▶ _Instructions for the task_:
For the data below, transcribe the part that opens with the line containing "teh financial coaching" and closes with the line containing "Vector illustration of", exactly and with no pictures.

▶ _Records supplied_:
══════════════════════════════
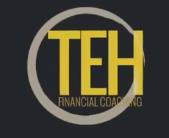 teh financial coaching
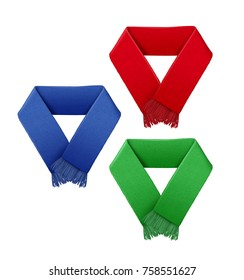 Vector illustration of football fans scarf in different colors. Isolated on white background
══════════════════════════════
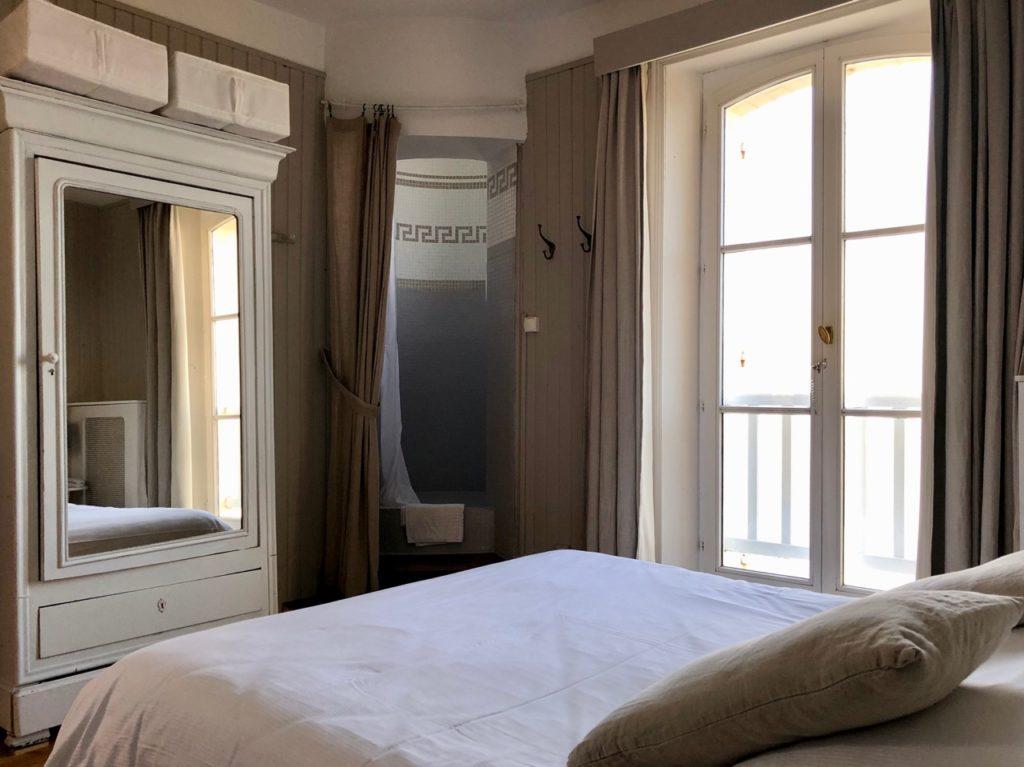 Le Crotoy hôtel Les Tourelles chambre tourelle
══════════════════════════════
▶ _Solved exercise_:
 teh financial coaching
 Vector illustration of football fans scarf in different colors. Isolated on white background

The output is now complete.